ビタミンD欠乏の原因は、日光曝露不足、ビタミンDが豊富な食品の摂取不足、消化・吸収の問題、加齢、肝臓および腎臓の疾患、肥満など、複数の要因の影響を受けます。

 

ビタミンB12

 

なぜビタミンB12の検査が必要なのですか?

ビタミンB12の測定が重要なのは、ビタミンB12がさまざまな身体機能、特に神経系および赤血球の産生において重要な役割を果たすためです。
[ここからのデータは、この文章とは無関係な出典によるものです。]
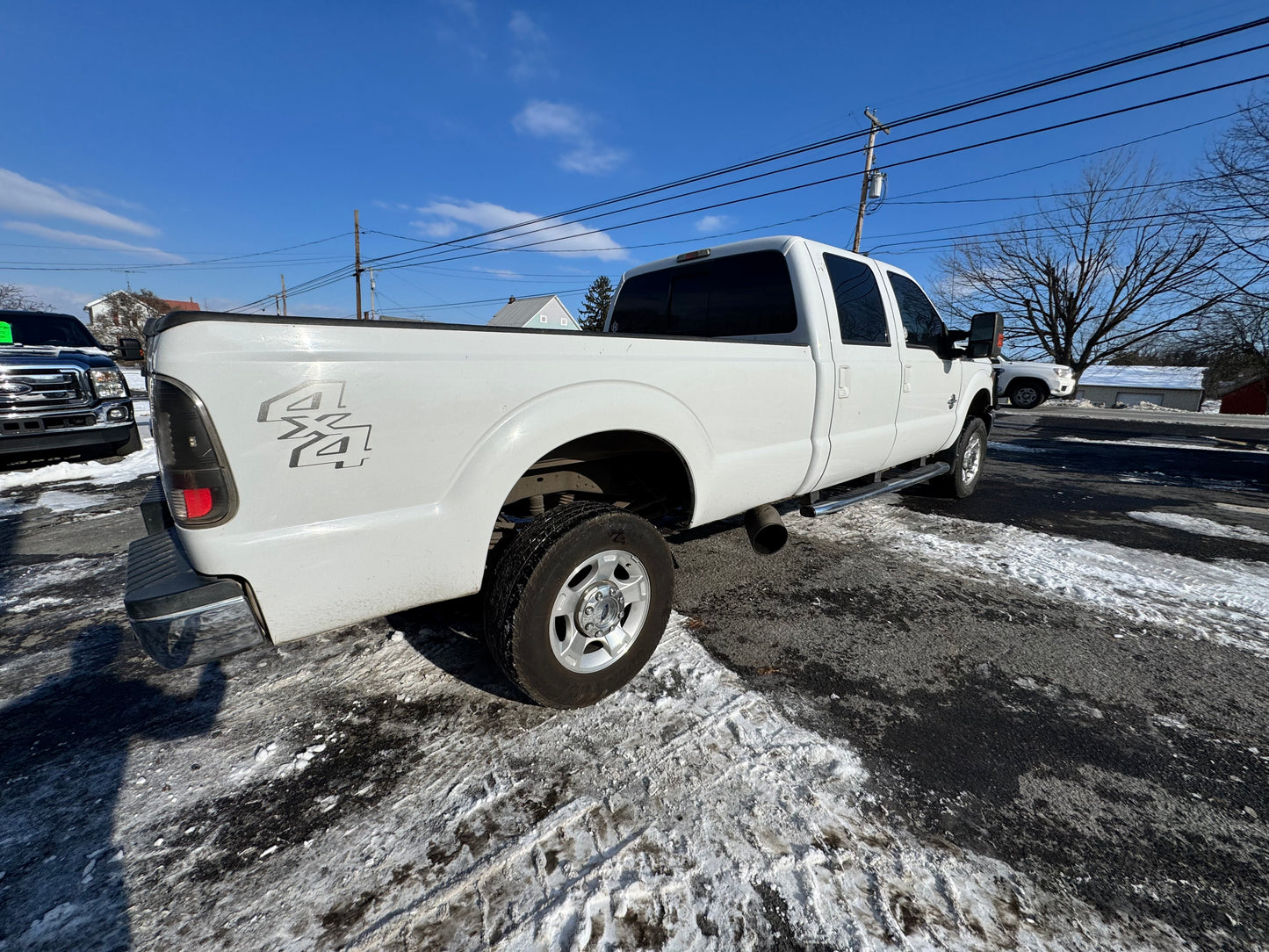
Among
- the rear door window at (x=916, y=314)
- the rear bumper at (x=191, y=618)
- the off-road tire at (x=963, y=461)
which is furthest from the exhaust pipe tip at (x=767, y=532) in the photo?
the off-road tire at (x=963, y=461)

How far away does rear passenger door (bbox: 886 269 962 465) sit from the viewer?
421cm

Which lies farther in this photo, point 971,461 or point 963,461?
point 971,461

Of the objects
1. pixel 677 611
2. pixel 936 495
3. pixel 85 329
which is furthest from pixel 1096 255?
pixel 85 329

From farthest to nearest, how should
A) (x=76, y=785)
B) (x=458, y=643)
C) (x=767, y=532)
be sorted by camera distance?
Answer: (x=767, y=532)
(x=458, y=643)
(x=76, y=785)

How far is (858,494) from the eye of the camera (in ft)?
12.6

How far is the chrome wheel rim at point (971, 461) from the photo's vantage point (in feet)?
18.8

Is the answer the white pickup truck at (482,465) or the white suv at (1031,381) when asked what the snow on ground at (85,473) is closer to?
the white pickup truck at (482,465)

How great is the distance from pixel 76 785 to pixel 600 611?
1897 millimetres

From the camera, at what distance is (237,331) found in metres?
1.55

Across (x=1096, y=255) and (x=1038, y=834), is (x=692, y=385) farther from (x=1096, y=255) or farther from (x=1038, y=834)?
(x=1096, y=255)

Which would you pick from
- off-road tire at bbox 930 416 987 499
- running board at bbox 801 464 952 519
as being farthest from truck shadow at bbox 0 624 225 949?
off-road tire at bbox 930 416 987 499

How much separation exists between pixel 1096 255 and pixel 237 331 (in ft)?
140

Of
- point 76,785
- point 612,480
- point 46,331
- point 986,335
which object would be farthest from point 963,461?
point 46,331

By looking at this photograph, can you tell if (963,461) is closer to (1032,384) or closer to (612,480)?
(612,480)
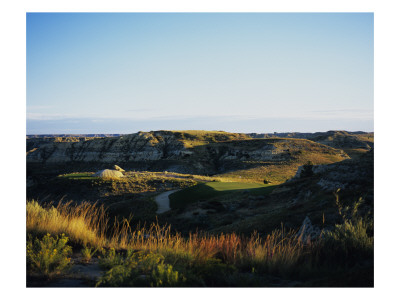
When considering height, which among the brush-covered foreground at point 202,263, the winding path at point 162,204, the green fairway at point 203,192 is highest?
the brush-covered foreground at point 202,263

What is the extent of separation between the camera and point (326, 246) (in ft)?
20.0

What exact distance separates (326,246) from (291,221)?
18.4 ft

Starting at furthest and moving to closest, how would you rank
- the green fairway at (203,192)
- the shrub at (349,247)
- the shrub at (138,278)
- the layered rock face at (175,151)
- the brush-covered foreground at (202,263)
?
the layered rock face at (175,151)
the green fairway at (203,192)
the shrub at (349,247)
the brush-covered foreground at (202,263)
the shrub at (138,278)

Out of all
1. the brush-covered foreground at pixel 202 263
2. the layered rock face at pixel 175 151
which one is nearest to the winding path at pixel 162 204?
the brush-covered foreground at pixel 202 263

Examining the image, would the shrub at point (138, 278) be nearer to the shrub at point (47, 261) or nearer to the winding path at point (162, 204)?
the shrub at point (47, 261)

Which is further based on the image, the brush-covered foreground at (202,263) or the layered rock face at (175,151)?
the layered rock face at (175,151)

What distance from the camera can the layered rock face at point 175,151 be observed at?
85.2 metres

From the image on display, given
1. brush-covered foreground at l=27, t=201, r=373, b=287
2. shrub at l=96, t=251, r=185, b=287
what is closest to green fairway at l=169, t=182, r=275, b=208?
brush-covered foreground at l=27, t=201, r=373, b=287

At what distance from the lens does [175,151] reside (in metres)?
96.8

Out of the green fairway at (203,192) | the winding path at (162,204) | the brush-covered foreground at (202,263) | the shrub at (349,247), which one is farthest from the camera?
the green fairway at (203,192)

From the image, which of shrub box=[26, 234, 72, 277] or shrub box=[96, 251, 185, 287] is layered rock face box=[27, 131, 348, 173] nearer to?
shrub box=[26, 234, 72, 277]

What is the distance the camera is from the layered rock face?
85181mm

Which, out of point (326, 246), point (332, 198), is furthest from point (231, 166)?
point (326, 246)

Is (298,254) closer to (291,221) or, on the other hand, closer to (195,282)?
(195,282)
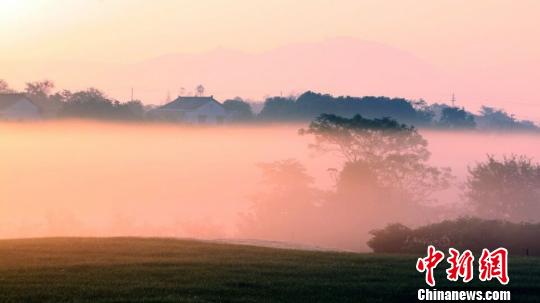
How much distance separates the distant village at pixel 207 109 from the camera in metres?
106

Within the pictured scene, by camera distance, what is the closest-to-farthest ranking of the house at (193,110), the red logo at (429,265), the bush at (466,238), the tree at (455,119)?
the red logo at (429,265)
the bush at (466,238)
the house at (193,110)
the tree at (455,119)

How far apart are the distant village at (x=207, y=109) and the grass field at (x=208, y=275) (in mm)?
77471

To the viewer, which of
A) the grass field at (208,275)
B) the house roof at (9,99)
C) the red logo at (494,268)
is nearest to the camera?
the grass field at (208,275)

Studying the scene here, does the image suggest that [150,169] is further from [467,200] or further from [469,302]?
[469,302]

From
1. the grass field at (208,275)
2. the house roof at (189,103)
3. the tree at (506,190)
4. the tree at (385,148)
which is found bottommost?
the grass field at (208,275)

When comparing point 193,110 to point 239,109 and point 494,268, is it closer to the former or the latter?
point 239,109

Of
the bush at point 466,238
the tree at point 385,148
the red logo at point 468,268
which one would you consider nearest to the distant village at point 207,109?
the tree at point 385,148

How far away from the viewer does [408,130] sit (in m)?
89.8

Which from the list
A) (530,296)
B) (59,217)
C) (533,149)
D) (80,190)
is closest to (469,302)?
(530,296)

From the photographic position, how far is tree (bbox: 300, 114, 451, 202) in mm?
86562

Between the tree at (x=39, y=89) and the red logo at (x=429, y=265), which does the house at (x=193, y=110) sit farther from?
the red logo at (x=429, y=265)

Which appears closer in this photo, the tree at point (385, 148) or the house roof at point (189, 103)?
the tree at point (385, 148)

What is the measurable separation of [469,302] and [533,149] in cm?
10788

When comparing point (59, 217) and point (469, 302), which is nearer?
A: point (469, 302)
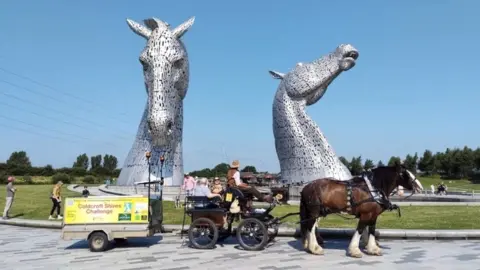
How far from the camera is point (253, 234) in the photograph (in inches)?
356

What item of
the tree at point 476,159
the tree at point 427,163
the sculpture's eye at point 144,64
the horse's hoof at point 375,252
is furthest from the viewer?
the tree at point 427,163

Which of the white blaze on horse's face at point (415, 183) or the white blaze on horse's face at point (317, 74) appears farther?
the white blaze on horse's face at point (317, 74)

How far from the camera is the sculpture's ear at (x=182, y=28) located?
94.3 ft

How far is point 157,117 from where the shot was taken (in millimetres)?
27031

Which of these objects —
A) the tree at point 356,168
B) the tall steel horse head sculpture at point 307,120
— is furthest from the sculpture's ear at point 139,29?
the tree at point 356,168

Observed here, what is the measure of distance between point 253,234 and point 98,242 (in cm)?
346

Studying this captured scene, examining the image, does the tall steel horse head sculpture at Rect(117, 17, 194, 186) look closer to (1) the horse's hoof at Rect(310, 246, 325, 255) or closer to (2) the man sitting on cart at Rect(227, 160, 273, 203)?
(2) the man sitting on cart at Rect(227, 160, 273, 203)

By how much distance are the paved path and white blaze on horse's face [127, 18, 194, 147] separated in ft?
56.6

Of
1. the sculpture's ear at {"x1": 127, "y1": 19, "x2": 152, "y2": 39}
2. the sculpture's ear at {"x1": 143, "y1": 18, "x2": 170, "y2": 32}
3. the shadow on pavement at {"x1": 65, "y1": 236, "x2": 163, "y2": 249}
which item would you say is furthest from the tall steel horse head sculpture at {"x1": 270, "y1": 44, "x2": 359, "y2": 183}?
the shadow on pavement at {"x1": 65, "y1": 236, "x2": 163, "y2": 249}

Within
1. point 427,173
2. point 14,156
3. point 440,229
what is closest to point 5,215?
point 440,229

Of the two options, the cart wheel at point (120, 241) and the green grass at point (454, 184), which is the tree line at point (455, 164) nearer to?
the green grass at point (454, 184)

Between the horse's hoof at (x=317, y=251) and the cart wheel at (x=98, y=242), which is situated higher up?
the cart wheel at (x=98, y=242)

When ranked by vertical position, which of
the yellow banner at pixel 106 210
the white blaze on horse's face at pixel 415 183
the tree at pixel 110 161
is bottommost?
the yellow banner at pixel 106 210

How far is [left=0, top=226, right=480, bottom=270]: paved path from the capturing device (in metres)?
7.38
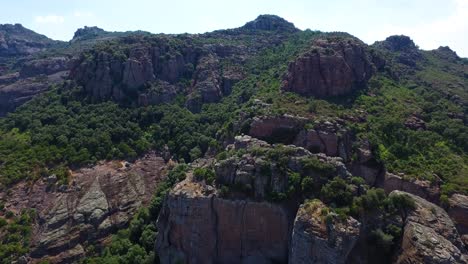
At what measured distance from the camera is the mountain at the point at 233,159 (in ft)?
202

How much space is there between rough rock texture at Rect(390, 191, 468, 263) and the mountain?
0.25 metres

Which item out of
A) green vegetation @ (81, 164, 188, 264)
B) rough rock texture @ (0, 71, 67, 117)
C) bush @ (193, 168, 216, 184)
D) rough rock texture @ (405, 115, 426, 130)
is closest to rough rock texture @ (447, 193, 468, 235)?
rough rock texture @ (405, 115, 426, 130)

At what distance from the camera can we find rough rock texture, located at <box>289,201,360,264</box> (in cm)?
5416

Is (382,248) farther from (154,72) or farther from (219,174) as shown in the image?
(154,72)

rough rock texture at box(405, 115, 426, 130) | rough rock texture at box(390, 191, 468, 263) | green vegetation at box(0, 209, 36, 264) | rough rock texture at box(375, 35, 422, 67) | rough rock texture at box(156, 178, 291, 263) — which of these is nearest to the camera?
rough rock texture at box(390, 191, 468, 263)

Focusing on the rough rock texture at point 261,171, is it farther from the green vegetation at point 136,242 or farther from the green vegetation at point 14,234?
the green vegetation at point 14,234

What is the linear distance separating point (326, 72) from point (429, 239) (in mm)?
55526

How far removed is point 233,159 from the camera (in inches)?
2699

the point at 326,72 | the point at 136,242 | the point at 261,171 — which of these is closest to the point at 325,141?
the point at 261,171

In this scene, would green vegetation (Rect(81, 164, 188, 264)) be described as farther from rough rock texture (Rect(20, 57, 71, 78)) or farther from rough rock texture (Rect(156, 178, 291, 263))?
rough rock texture (Rect(20, 57, 71, 78))

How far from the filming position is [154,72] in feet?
455

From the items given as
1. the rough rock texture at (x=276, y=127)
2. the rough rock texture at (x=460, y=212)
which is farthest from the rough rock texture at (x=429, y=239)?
the rough rock texture at (x=276, y=127)

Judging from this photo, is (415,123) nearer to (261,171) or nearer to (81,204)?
(261,171)

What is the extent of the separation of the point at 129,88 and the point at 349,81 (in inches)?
2564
ビタミンB12レベルを検査する理由には、貧血の予防、認知機能の低下や記憶の問題の予防、吸収不良障害のある方のリスク評価、そしてビタミンB12欠乏のリスクがある方のモニタリングが含まれます。

ビタミンB12の基準値

  • 1〜3歳の小児:0.9マイクログラム/日
  • 4〜8歳の小児:1.2マイクログラム/日
  • 9〜12歳の青少年:1.8マイクログラム/日 
  • 13〜18歳の青少年:2.4マイクログラム/日
  • 成人(19〜71歳):2.4マイクログラム/日

ビタミンB12低下の原因

ビタミンB12欠乏の原因は、ビタミンB12を多く含む食品の摂取不足、消化器系での吸収不良、加齢、特定の薬剤の使用、飲酒、そして悪性貧血(Pernicious Anemia)など、さまざまな要因によって生じ得ます。悪性貧血は、ビタミンB12の吸収に不可欠な「内因子(intrinsic factor)」と呼ばれる物質を胃で産生できなくなる状態です。